1. **MLIR Dialect**: The project defines a custom MLIR dialect called "nisa" that encapsulates Trainium's instruction set.

2. **J2Gen Dialect Scaffolding**: Uses a custom Jinja2-based templating system (j2gen) that transforms concise Python-based operation definitions into verbose TableGen files and custom assembly parsers/printers for MLIR.

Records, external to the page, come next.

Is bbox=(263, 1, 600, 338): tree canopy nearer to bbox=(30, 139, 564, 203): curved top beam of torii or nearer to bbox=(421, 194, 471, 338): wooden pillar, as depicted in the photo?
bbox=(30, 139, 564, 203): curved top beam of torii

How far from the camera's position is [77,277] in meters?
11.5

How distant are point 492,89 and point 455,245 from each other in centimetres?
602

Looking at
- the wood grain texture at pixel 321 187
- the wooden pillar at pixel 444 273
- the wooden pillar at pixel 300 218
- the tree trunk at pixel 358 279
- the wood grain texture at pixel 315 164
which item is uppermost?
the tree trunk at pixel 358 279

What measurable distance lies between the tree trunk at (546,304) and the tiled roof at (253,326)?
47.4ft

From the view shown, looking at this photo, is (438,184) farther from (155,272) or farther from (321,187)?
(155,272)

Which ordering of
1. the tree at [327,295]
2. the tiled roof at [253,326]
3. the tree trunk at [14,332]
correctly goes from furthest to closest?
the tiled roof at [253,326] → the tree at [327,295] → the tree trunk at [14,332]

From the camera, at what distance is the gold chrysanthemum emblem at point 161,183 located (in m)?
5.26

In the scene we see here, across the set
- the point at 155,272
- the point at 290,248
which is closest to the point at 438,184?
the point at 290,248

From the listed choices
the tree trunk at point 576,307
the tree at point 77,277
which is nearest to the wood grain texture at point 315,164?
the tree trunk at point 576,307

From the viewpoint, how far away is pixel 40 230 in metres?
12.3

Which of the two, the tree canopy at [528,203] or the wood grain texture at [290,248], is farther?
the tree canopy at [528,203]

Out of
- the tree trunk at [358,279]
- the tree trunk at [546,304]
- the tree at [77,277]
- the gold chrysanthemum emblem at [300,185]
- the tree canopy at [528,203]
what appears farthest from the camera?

3. **nisa-opt Tool**: A custom MLIR optimization tool that registers the NISA dialect and processes MLIR files containing NISA operations.

### Key Abstractions

1. **Memory Locations (MemLoc)**: Represents memory buffers with specific shapes, element types, and memory spaces:
   - HBM: High-Bandwidth Memory
   - SBUF: Scratchpad Buffer
   - PSUM: Partial Sum

2. **Engines**: Different execution units within the Trainium architecture:
   - DMA: Data movement engine
   - Tensor: Matrix multiplication engine
   - Vector: Vector processing engine
   - Scalar: Scalar processing engine
   - GpSimd: General-purpose SIMD engine
   - Sync: Synchronization engine

3. **Operations**: Various operations defined for the different engines, including:
   - `DmaCopy`: Copy data between memory locations
   - `Activation`: Apply activation functions (relu, sigmoid, tanh, etc.)
   - `Memset`: Initialize memory with constant values
   - `TensorTensorPower`: Element-wise power operation
   - `TensorTensorBitvec`: Element-wise bitwise operations
   - `TensorReduceBitvec`: Reduction operations with bitwise operations
   - `Reciprocal`: Compute reciprocal of elements

## Usage Example

```mlir
nisa.dma_copy[2, 2](
  dst=!nisa.memloc<[2, 2], f32, hbm> %arg0[%idx0 + d0, %idx0 + d1],
  src=!nisa.memloc<[2, 2], f32, hbm> %arg1[%idx0 + d0, %idx0 + d1]
) engine=dma
```

This represents a DMA copy operation between two memory locations in high-bandwidth memory (HBM), with specific access patterns.

## Building from Source

For developers who want to build NKI from source, see **[docs/BUILDING.md](docs/BUILDING.md)** for complete build instructions.

Quick links:
- **[docs/BUILDING.md](docs/BUILDING.md)** - Complete build guide (Docker and local builds)
- **[docs/ci/ToolchainDockeCiDeveloperGuide.md](docs/ci/ToolchainDockeCiDeveloperGuide.md)** - CI/Docker details

## Development

### Adding New Instructions
When extending the NISA dialect:
1. Define instructions in `build-tools/j2gen/nisa.py` with comprehensive documentation
2. Add test cases in `test/nisa/nisa-op-roundtrip.mlir`
3. Update `docs/nisa/NKINISAMappingTable.md`
4. Verify with `ninja -C build check-nki`

### Documentation
- **[Missing Instructions](docs/nisa/NKINISAMappingTable.md)**: Implementation status tracking
- **[Memory Location Access](docs/MemoryLocationAccess.md)**: Multi-dimensional memory access
- **[Buffer Allocation](docs/nisa/BufferAllocation.md)**: Buffer allocation algorithm
- **[Scheduling](docs/Scheduling.md)**: Instruction scheduling optimization

### Future NKI Components
This repository will expand to include additional NKI compiler components beyond the current NISA dialect implementation, building towards a complete NKI programming environment that provides developers with direct access to NeuronCore capabilities.

## Security

See [CONTRIBUTING](CONTRIBUTING.md#security-issue-notifications) for more information.

## License

This project is licensed under the Apache-2.0 License.